Van Gogh has been my favourite artist for years and I’ve seen his work in New York and Paris so was really looking forward to this one. On the way there we heard from a friend of Dayna’s whom Dayna had met back in Australia about seven years ago. Turns out she works at the Van Gogh museum and the lines outside were as big as the ones we had just left behind at Anne Frank house. Lucky for us, she was on the inside and organised entry for us that let us skip the huge lines and join the crowds on the inside.
The museum didn’t disappoint either. Although my favourite Van Gogh pieces weren’t there (they’re off at other fancy musuems like the Louvre and MoMA), there were plenty of good ones for us to enjoy. Learning more about Van Gogh’s training and history was also great. Its’ amazing how much he crammed in to such a short time (he took up painting very late in life) and also how little recognition he got in his time. If he only knew how admired he would be maybe he wouldn’t have shot himself at 37 (although I don’t understand how he shot himself yet nobody ever found the gun!).
After leaving the Van Gogh museum we wandered along the canals further and detoured off for lunch and Gelato in the sun near the Heineken Experience, our next stop.
The Heineken Experience is the original Heineken brewery converted in to a museum with loads of fun little videos and games throughout. Once you make it through the museum you also get to taste the product so it is my kind of place. We opted to skip a video in return for an extra few glasses of beer at the end of the tour so we ended up spending a while relaxing and people watching in the bar later.
As a bonus, we also got a free canal ride that would take us over to the Heineken store in a nearby part of the city. Taking a boat ride on the canal was on our list of things to do so that worked out perfectly. Seeing a city from the water is always great so we enjoyed our little ride. We also got to enjoy more free Heineken games at the store (and pick up our “free gift” which was just a branded glass).
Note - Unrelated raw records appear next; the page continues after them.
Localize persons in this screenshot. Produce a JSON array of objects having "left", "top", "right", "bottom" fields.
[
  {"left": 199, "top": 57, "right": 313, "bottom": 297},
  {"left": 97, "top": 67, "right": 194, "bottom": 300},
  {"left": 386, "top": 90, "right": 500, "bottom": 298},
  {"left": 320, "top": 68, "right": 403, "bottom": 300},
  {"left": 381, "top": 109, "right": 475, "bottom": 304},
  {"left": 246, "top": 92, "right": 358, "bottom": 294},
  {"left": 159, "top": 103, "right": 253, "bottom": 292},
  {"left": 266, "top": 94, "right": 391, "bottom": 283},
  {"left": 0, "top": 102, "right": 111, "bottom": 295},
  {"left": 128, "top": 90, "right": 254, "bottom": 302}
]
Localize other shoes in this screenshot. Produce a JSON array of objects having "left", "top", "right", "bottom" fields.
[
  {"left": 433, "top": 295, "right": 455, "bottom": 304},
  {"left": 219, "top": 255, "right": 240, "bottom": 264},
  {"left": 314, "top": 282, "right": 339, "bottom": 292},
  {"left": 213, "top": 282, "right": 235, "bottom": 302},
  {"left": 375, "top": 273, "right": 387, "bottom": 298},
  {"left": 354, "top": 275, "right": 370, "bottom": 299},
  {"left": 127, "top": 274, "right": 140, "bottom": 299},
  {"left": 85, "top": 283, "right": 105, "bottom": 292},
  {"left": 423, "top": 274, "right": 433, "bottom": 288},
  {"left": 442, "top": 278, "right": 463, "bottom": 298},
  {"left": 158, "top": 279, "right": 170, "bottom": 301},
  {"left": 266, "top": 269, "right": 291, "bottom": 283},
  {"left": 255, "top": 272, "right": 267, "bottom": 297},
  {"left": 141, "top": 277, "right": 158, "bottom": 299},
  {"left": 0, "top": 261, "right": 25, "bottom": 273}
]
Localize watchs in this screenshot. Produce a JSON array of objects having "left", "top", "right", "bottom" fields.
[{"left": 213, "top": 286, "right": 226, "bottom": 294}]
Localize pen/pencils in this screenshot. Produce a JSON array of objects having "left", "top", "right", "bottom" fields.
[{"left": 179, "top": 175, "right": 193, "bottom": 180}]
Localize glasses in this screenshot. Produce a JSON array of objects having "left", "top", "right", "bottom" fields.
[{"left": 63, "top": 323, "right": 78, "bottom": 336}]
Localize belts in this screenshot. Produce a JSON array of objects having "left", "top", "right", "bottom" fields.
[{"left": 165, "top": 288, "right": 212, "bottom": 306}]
At this stage of the day, we felt brave enough to venture over in to the seedy heart of Amsterdam – the Red Light district. It seems like there are three crowds of people that visit Amsterdam: one lot there for the coffee shops (not for the caffeine!), one lot there to partake in the Red Light District and us, the travellers just there to see the city. The Red Light district brings all those crowds together though as we were about to find out.
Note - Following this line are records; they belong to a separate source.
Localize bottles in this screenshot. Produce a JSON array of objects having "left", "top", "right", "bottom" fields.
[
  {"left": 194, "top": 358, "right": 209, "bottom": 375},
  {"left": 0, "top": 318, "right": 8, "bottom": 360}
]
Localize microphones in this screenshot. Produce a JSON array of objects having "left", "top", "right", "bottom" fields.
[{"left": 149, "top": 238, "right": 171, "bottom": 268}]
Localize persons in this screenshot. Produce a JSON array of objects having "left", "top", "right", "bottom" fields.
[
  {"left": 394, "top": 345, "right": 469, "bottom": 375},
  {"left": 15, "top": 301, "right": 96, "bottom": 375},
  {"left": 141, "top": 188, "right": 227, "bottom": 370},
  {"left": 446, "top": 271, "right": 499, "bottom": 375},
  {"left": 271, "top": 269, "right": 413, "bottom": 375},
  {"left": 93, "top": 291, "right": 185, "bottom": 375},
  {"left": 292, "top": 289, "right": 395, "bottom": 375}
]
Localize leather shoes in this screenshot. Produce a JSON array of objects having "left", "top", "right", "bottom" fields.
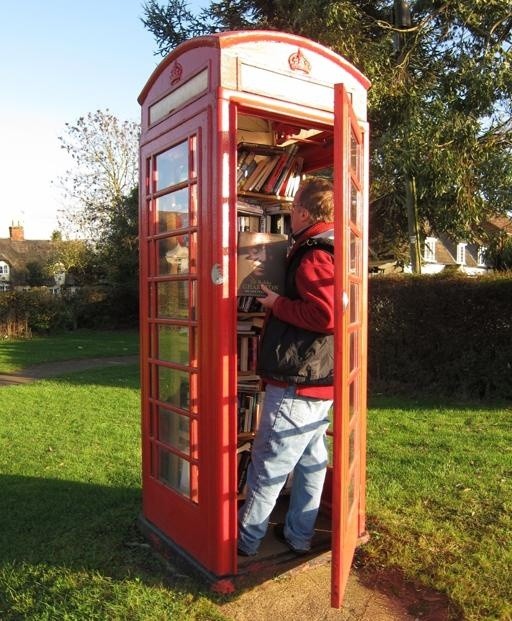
[{"left": 275, "top": 522, "right": 305, "bottom": 554}]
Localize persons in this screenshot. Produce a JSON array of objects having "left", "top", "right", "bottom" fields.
[
  {"left": 242, "top": 245, "right": 274, "bottom": 279},
  {"left": 239, "top": 177, "right": 334, "bottom": 555}
]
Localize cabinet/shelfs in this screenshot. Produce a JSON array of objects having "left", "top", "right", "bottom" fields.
[{"left": 166, "top": 129, "right": 308, "bottom": 511}]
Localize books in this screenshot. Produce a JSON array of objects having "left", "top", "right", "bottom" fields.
[
  {"left": 240, "top": 199, "right": 295, "bottom": 247},
  {"left": 237, "top": 378, "right": 267, "bottom": 436},
  {"left": 237, "top": 111, "right": 303, "bottom": 197},
  {"left": 237, "top": 446, "right": 255, "bottom": 500},
  {"left": 238, "top": 232, "right": 290, "bottom": 299},
  {"left": 235, "top": 298, "right": 272, "bottom": 376}
]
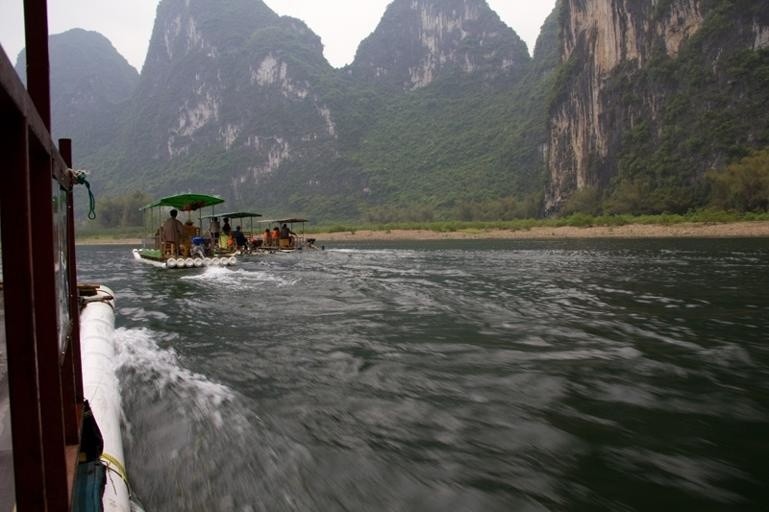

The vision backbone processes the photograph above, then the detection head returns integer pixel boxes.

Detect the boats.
[133,249,303,268]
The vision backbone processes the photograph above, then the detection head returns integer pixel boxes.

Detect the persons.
[209,217,247,250]
[155,209,196,244]
[263,224,296,245]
We were surprised to find young children walking along gawking with their parents as a “worker” offered their services from behind a glass door. Not sure if I would do the same with children but each to their own. Anything to broaden their minds I guess.
After making it past all the sex museums, sex shows and sex tourists, we were oddly pretty hungry so started looking for somewhere to eat. The problem with that is that a good chunk of the surrounding area was made up of only two types of place: coffee shops (that are billowing out smoke and offer all types of Marijuana), and shops that cater to the impaired customers of the coffee shops (so a lot of takeaway waffle places). The coffee shops are everywhere and after a few minutes we got used to the pungent smell.
We had to walk for quite some way before we could breathe clear air and hope to find somewhere good to eat. Falling back on the Tripadvisor city app as we usually do, we found a great Thai place for dinner (after finding a great Indian place the night before). No waffles in site although we may or may not have gone and got a bunch of waffle biscuits after dinner.
And so ended our 4 day, 3 country Easter weekend. I thought we would finish the weekend shattered and needing a break but we both just felt like keeping going and moving on to another country. One day maybe.